An 80-year-old man is evacuated in Cangnan County, east China's Zhejiang Province, August 8, 2009. [Xinhua]
In Putian City, also in Fujian, all scenic sites and ports have been closed and school classes suspended. A team of 26,222 people has been formed and equipped with flood-control materials, said Huang Dongzhou, director of the city's flood control office.
All of the city's 7,168 fishing ships have returned to harbor, Huang said.
The province's Ningde city is strengthening its defences to bear the brunt of Morakot, local meteorological authorities said.
People there are also reinforcing reservoirs with bricks and stones. Water in the city's 20 major reservoirs is only at 54 percent of their combined capacity, so officials with the flood control office said they think the rainfall will help with drought relief, as long as proper measures are taken to ensure safety.
Residents are also busy reinforcing their own houses.
Chen Kongsheng, a 61-year-old man, has attached four large rocks to the girders of his house, so that the typhoon "won't tear off his roof".

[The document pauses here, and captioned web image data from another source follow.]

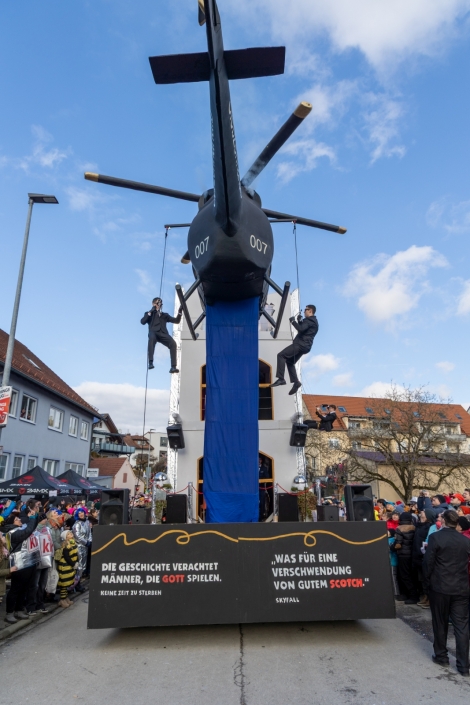 20260215-142914-JS-3627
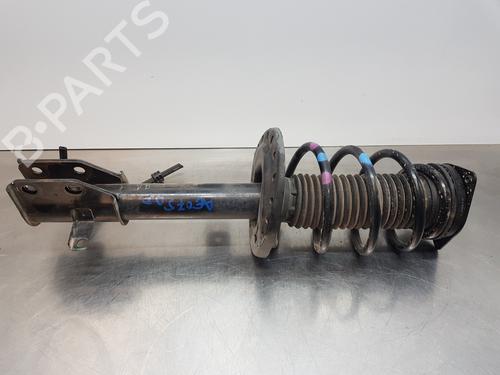Left front shock absorber OPEL MOKKA  | BP28024034M16 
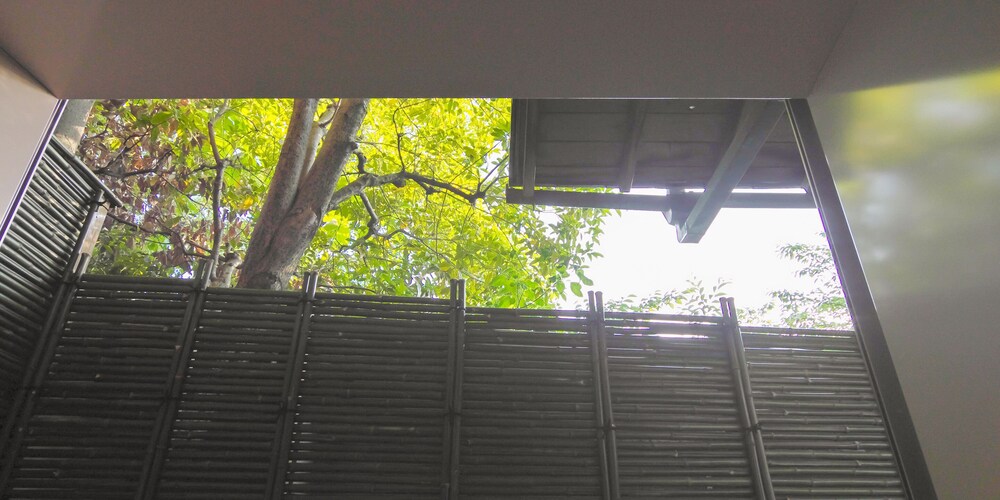 南禅寺参道 菊水 京都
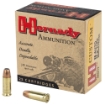 Picture of Hornady Custom  Self Defense  25ACP  35 Grain  XTP  25 Round Box 90012
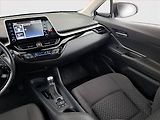 Toyota C-HR (2023) Comfort 1.8 Hybrid, COMFORT - náhled 8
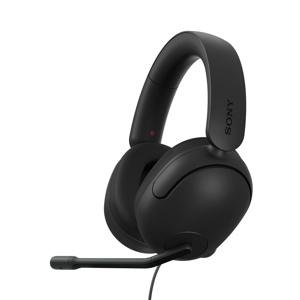 Tai nghe - Headphone Sony Inzone H3
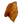 Load image into Gallery viewer, whole pig ears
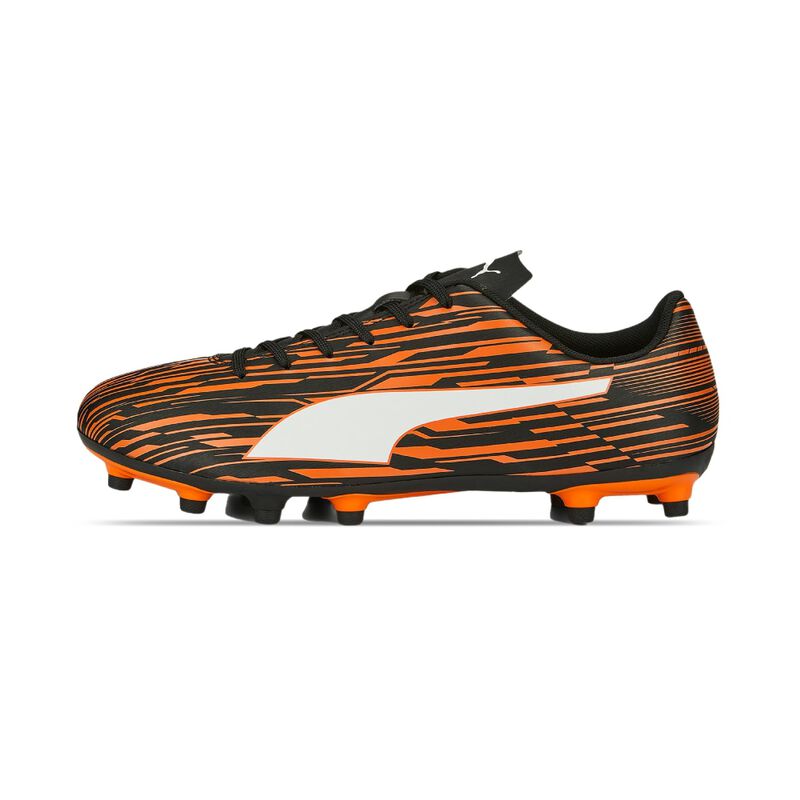 Zapatos de F&uacute;tbol Puma R&aacute;pido III FG/AG 106572 ... image number null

About 118,000 people in the city have been evacuated, said Chen Rongkai, Communist Party chief of the city.
Ningde has readied 103 rescue boats, 15 rafts and 8,300 life jackets to help people affected by the typhoon.
Efforts And Troubles Elsewhere
In adjacent Zhejiang Province, rainfall exceeded 50 millimetres on 6.8 percent of the province's land on Friday night. The highest reading was 110 millimetres in Cangnan county bordering Fujian.
An expressway from Wenzhou of Zhejiang to Fujian was closed for 12 kilometers, while another from Hangzhou to Anhui Province was cut by landslides.
Power supply to 80 villages was also cut.
Nearly 500,000 residents and tourists in danger areas had been evacuated by 9 pm and the province has called nearly 30,000 ships back to harbor.
More than 50,000 soldiers were prepared for emergencies in Zhejiang, said the local government.
Shanghai was put on high alert and the World Expo venue is being protected around the clock.
More than 80 foreign ships were delayed or had their voyages cancelled.
"We are unlikely to resume if the typhoon moves northwestwards," said the captain of a Japanese cargo ship, which was scheduled to sail for Japan Saturday at noon.
In addition, more than 140 flights in Shanghai had been delayed by about 10 pm.